%%

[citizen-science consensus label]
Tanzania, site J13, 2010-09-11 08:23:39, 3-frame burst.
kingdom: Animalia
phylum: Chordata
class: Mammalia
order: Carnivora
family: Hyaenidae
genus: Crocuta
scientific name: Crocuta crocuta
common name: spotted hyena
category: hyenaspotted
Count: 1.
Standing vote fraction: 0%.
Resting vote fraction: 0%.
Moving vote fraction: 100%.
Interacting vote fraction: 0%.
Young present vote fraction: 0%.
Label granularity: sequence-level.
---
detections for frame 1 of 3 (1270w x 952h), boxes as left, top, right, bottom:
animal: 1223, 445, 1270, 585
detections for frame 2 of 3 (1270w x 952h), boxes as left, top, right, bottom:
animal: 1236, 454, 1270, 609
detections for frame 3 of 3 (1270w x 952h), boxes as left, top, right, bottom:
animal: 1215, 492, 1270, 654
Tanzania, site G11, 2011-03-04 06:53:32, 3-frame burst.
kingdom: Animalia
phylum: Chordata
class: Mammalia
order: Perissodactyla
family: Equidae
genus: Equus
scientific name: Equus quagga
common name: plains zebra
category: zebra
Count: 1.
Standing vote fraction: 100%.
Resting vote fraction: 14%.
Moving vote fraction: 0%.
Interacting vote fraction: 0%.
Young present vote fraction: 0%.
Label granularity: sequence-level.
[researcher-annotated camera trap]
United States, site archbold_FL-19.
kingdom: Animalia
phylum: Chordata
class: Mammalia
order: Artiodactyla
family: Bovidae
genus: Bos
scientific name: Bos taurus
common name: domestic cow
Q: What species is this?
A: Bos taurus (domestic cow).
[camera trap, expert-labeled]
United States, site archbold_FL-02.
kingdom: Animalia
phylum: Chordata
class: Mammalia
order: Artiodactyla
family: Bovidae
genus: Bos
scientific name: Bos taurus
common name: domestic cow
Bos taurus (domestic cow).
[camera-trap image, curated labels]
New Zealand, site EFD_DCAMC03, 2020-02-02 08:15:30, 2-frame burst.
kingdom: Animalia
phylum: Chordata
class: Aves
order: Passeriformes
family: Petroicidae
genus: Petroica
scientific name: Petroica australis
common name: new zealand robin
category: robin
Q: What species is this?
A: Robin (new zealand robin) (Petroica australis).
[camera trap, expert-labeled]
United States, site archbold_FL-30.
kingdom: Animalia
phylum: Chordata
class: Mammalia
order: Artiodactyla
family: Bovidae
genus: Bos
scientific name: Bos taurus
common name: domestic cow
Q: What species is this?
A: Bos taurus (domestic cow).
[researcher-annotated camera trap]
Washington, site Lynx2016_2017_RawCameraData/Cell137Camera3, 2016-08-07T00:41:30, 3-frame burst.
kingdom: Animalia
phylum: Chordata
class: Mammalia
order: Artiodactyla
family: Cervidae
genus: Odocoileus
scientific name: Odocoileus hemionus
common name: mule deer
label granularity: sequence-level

%%

(ACTIVITY) Nothing is to be left out. Repeat the whole listing exactly.

(RESPONSE TO THIS TASK)
[citizen-science consensus label]
Tanzania, site J13, 2010-09-11 08:23:39, 3-frame burst.
kingdom: Animalia
phylum: Chordata
class: Mammalia
order: Carnivora
family: Hyaenidae
genus: Crocuta
scientific name: Crocuta crocuta
common name: spotted hyena
category: hyenaspotted
Count: 1.
Standing vote fraction: 0%.
Resting vote fraction: 0%.
Moving vote fraction: 100%.
Interacting vote fraction: 0%.
Young present vote fraction: 0%.
Label granularity: sequence-level.
---
detections for frame 1 of 3 (1270w x 952h), boxes as left, top, right, bottom:
animal: 1223, 445, 1270, 585
detections for frame 2 of 3 (1270w x 952h), boxes as left, top, right, bottom:
animal: 1236, 454, 1270, 609
detections for frame 3 of 3 (1270w x 952h), boxes as left, top, right, bottom:
animal: 1215, 492, 1270, 654
Tanzania, site G11, 2011-03-04 06:53:32, 3-frame burst.
kingdom: Animalia
phylum: Chordata
class: Mammalia
order: Perissodactyla
family: Equidae
genus: Equus
scientific name: Equus quagga
common name: plains zebra
category: zebra
Count: 1.
Standing vote fraction: 100%.
Resting vote fraction: 14%.
Moving vote fraction: 0%.
Interacting vote fraction: 0%.
Young present vote fraction: 0%.
Label granularity: sequence-level.
[researcher-annotated camera trap]
United States, site archbold_FL-19.
kingdom: Animalia
phylum: Chordata
class: Mammalia
order: Artiodactyla
family: Bovidae
genus: Bos
scientific name: Bos taurus
common name: domestic cow
Q: What species is this?
A: Bos taurus (domestic cow).
[camera trap, expert-labeled]
United States, site archbold_FL-02.
kingdom: Animalia
phylum: Chordata
class: Mammalia
order: Artiodactyla
family: Bovidae
genus: Bos
scientific name: Bos taurus
common name: domestic cow
Bos taurus (domestic cow).
[camera-trap image, curated labels]
New Zealand, site EFD_DCAMC03, 2020-02-02 08:15:30, 2-frame burst.
kingdom: Animalia
phylum: Chordata
class: Aves
order: Passeriformes
family: Petroicidae
genus: Petroica
scientific name: Petroica australis
common name: new zealand robin
category: robin
Q: What species is this?
A: Robin (new zealand robin) (Petroica australis).
[camera trap, expert-labeled]
United States, site archbold_FL-30.
kingdom: Animalia
phylum: Chordata
class: Mammalia
order: Artiodactyla
family: Bovidae
genus: Bos
scientific name: Bos taurus
common name: domestic cow
Q: What species is this?
A: Bos taurus (domestic cow).
[researcher-annotated camera trap]
Washington, site Lynx2016_2017_RawCameraData/Cell137Camera3, 2016-08-07T00:41:30, 3-frame burst.
kingdom: Animalia
phylum: Chordata
class: Mammalia
order: Artiodactyla
family: Cervidae
genus: Odocoileus
scientific name: Odocoileus hemionus
common name: mule deer
label granularity: sequence-level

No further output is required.